*** PASSAGE ***

# Kmer cardinality in dataset

Let's count all the unique kmers (set cardinality) in all our datasets so we can get an idea of the kmer diversity of our datasets.

First, we'll setup some variables.

In [None]:
kmer_sizes_list="9 15 21 25 29 31"
data_dir_name="data"

PROJECT_DIR=`git rev-parse --show-toplevel`
cd $PROJECT_DIR
ls

Here, `kmer_sizes` is a list of all the possible kmer sizes we will count. The other variables just let us make sure we are in the proper directory.

## K-mer size estimation code

Now, let's setup the code for doing the k-mer counting. We'll be using the program [dashing](https://github.com/dnbaker/dashing), and specifically the `dashing hll` command to estimate the unique number of kmers in our datset using a HyperLogLog algorithm.

In order for this to work, you'll have to make sure to create a [conda](https://docs.conda.io/en/latest/) environment called `dashing` which contains the binary `dashing_s512` (the binary was not available as part of conda so I created the environment and copied the binary to the `bin/` directory).

*** End of PASSAGE ***
*** INFORMATION SUPPLIED ***

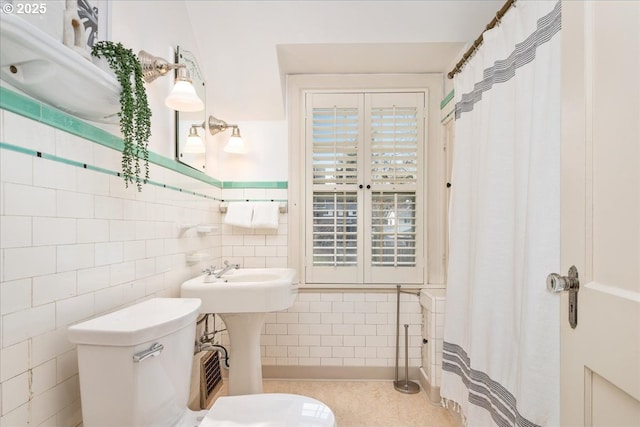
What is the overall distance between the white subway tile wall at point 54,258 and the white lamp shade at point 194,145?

*** End of INFORMATION SUPPLIED ***
*** INFORMATION SUPPLIED ***

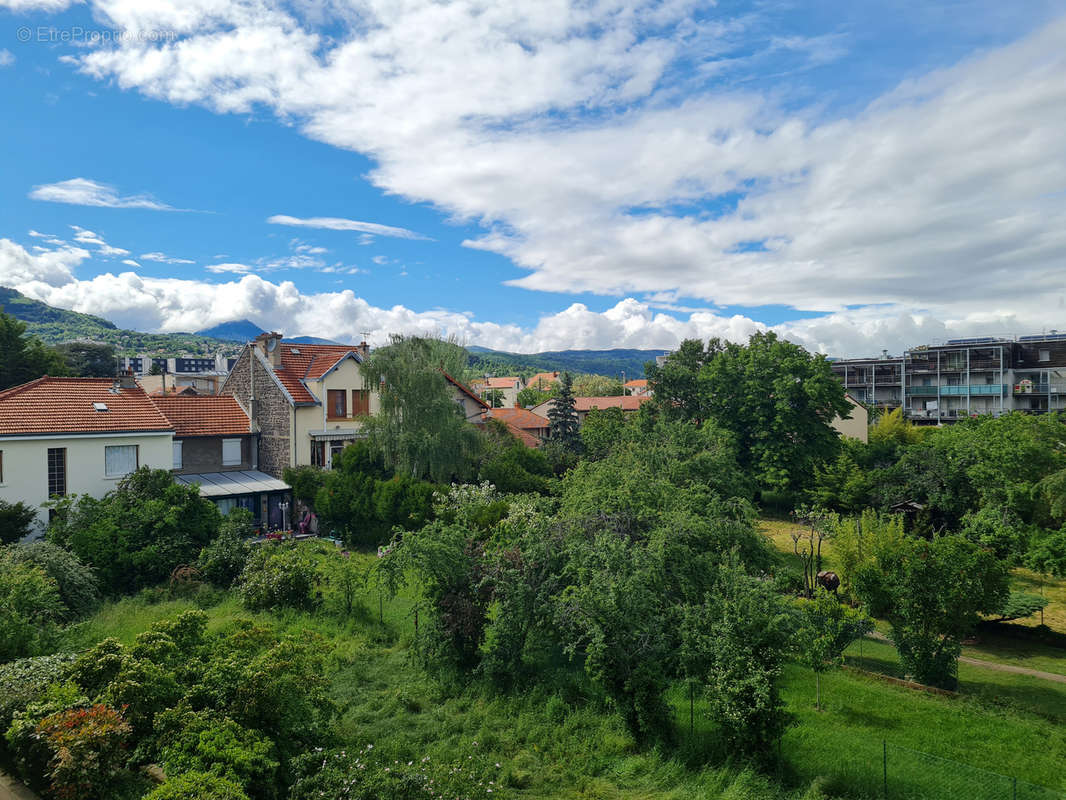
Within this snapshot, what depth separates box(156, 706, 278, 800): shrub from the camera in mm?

*** End of INFORMATION SUPPLIED ***

▶ EXERCISE OBJECTIVE
Reproduce the part of the kmer cardinality page that begins with the words containing "# Kmer cardinality" and ends with "of our datasets.", substituting "size" for "cardinality".

▶ SOLUTION
# Kmer size in dataset

Let's count all the unique kmers (set size) in all our datasets so we can get an idea of the kmer diversity of our datasets.